#### To be done:
Count the lines in the items below that contain the word "upper". Reply with the number alone.

-- Start of Task inputs --

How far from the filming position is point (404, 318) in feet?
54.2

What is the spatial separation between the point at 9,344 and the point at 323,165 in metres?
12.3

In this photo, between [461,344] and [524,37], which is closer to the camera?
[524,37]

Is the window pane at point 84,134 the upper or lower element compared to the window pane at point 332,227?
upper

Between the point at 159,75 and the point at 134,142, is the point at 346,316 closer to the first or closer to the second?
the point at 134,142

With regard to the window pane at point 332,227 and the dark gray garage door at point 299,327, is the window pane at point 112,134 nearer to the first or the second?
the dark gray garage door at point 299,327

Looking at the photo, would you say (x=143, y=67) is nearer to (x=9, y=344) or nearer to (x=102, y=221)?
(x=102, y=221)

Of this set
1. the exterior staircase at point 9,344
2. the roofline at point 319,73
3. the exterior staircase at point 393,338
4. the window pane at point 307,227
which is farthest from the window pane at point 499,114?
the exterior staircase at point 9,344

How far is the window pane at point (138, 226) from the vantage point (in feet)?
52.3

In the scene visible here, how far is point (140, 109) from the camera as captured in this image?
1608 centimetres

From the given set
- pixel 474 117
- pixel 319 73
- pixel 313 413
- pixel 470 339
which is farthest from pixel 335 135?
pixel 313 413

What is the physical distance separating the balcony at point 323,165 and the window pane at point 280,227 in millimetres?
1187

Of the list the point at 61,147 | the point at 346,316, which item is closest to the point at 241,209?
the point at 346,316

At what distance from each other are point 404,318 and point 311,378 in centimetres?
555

-- End of Task inputs --
-- Start of Task inputs --

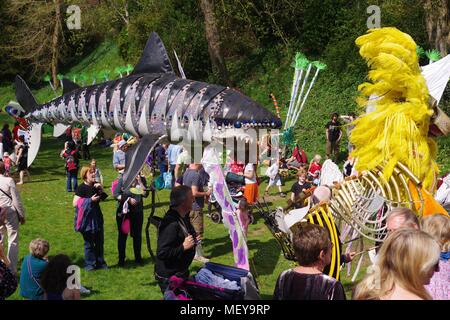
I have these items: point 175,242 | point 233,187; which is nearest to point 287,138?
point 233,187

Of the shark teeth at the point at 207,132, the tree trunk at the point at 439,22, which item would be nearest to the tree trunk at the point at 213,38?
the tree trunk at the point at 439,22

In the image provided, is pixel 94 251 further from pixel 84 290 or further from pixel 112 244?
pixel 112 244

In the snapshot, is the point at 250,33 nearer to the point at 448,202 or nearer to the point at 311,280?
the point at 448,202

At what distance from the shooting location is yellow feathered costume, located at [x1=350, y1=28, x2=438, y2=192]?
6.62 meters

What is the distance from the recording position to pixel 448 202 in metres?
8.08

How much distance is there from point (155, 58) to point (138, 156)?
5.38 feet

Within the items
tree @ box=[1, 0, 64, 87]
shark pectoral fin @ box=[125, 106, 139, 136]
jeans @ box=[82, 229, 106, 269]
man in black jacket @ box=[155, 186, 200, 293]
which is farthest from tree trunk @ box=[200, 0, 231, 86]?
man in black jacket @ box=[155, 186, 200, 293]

-- End of Task inputs --

#### Result of this task:
2